▸ **Extract to read**
☆ ☆ ☆ ☆

Union mount or union filesystem is; however, not the filesystem type, but rather a concept with many implementations. Some of them faster, some simpler, with different goals or with various levels of maturity. So, before we start digging into specifics, let's go through quick overview of some of the more popular implementations available out there:

UnionFS - Let's start off with the original union filesystem. UnionFS doesn't seem to be actively developed anymore, with its latest commit is from August 2014. You can read up a bit more about it on its website at https://unionfs.filesystems.org/.
aufs - A re-implemenation of original UnionFS that added many new features, but was rejected for merging into mainline Linux kernel. Aufs was default driver for Docker on Ubuntu/Debian but was replaced by OverlayFS (for Linux kernel >4.0). It has some advantages in comparison to other union filesystems which are described in Docker docs page.
OverlayFS - Next up, OverlayFS which is included in Linux Kernel since 3.18 (26 October 2014). This is the filesystem used by default overlay2 Docker driver (you can verify that with docker system info | grep Storage). It generally has better performance then aufs and has some nice features such as page cache sharing.
ZFS - ZFS is union filesystem created by Sun Microsystems (now Oracle). It has some interesting features like hierarchical checksumming, native handling of snapshots and backup/replication or native data compression and deduplication. However, being maintained by Oracle, it has non-OSS friendly license (CDDL) and therefore cannot be shipped as part of Linux kernel. You could however use the ZFS on Linux (ZoL) project, which is described in Docker docs as healthy and maturing ..., but not ready for production. If you want to try it out, then you can find it here.

☆ ☆ ☆ ☆

▸ **Supplied data**

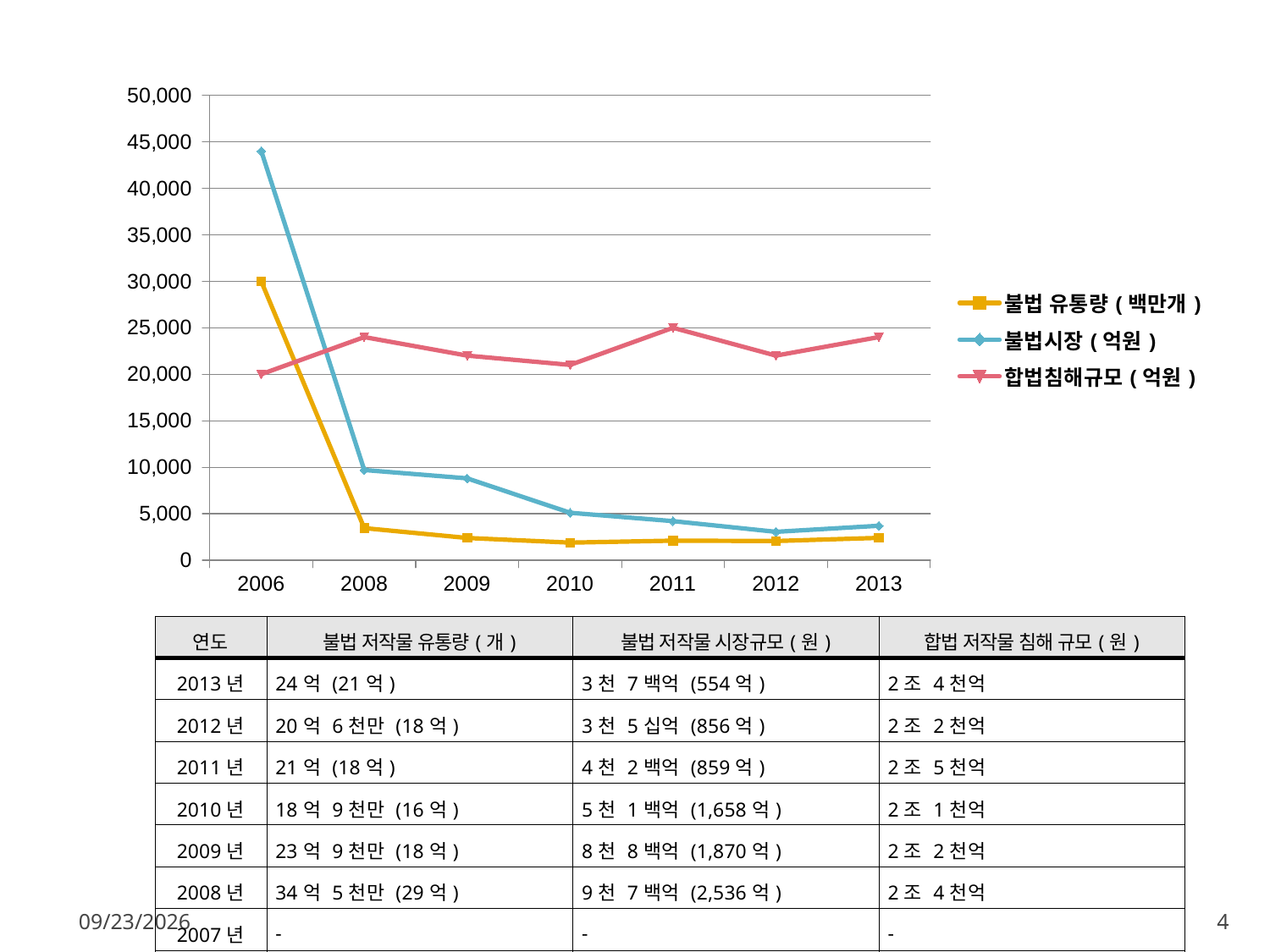
How many years are shown along the x axis of the chart? 7 In 2006, which series has the larger value: 불법시장 ( 억원 ) or 불법 유통량 ( 백만개 )? 불법시장 ( 억원 ) How many series does the chart legend list? 3 Is the value for 불법 유통량 ( 백만개 ) in 2006 greater or less than 25,000? greater Is the value for 불법시장 ( 억원 ) in 2010 greater or less than 10,000? less In which year is the 합법침해규모 ( 억원 ) series at its lowest? 2006 In which year is the 불법시장 ( 억원 ) series at its highest? 2006 Does the 불법시장 ( 억원 ) series rise or fall from 2006 to 2012? fall In which year is the 합법침해규모 ( 억원 ) series at its highest? 2011 In 2013, which series has the larger value: 합법침해규모 ( 억원 ) or 불법시장 ( 억원 )? 합법침해규모 ( 억원 ) What kind of chart is shown on the slide? line chart Is the value for 불법시장 ( 억원 ) in 2006 greater or less than 40,000? greater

☆ ☆ ☆ ☆

▸ **Tasks for this exercise**
• A. In the union filesystem overview, edit the passage from "UnionFS - Let's" to "Docker docs page." so that "mainline Linux kernel" becomes "upstream Linux kernel".
• B. Condense the paragraph of the union filesystem overview that begins "OverlayFS - Next up" into a bulleted list that keeps its main facts.
The material comes from a different source.

▸ **Task-by-task answers**
• A.
UnionFS - Let's start off with the original union filesystem. UnionFS doesn't seem to be actively developed anymore, with its latest commit is from August 2014. You can read up a bit more about it on its website at https://unionfs.filesystems.org/.
aufs - A re-implemenation of original UnionFS that added many new features, but was rejected for merging into upstream Linux kernel. Aufs was default driver for Docker on Ubuntu/Debian but was replaced by OverlayFS (for Linux kernel >4.0). It has some advantages in comparison to other union filesystems which are described in Docker docs page.

• B.
- Part of the Linux kernel since 3.18 (26 October 2014)
- Used by the default overlay2 Docker driver, which you can confirm with docker system info | grep Storage
- Generally performs better than aufs
- Offers features such as page cache sharing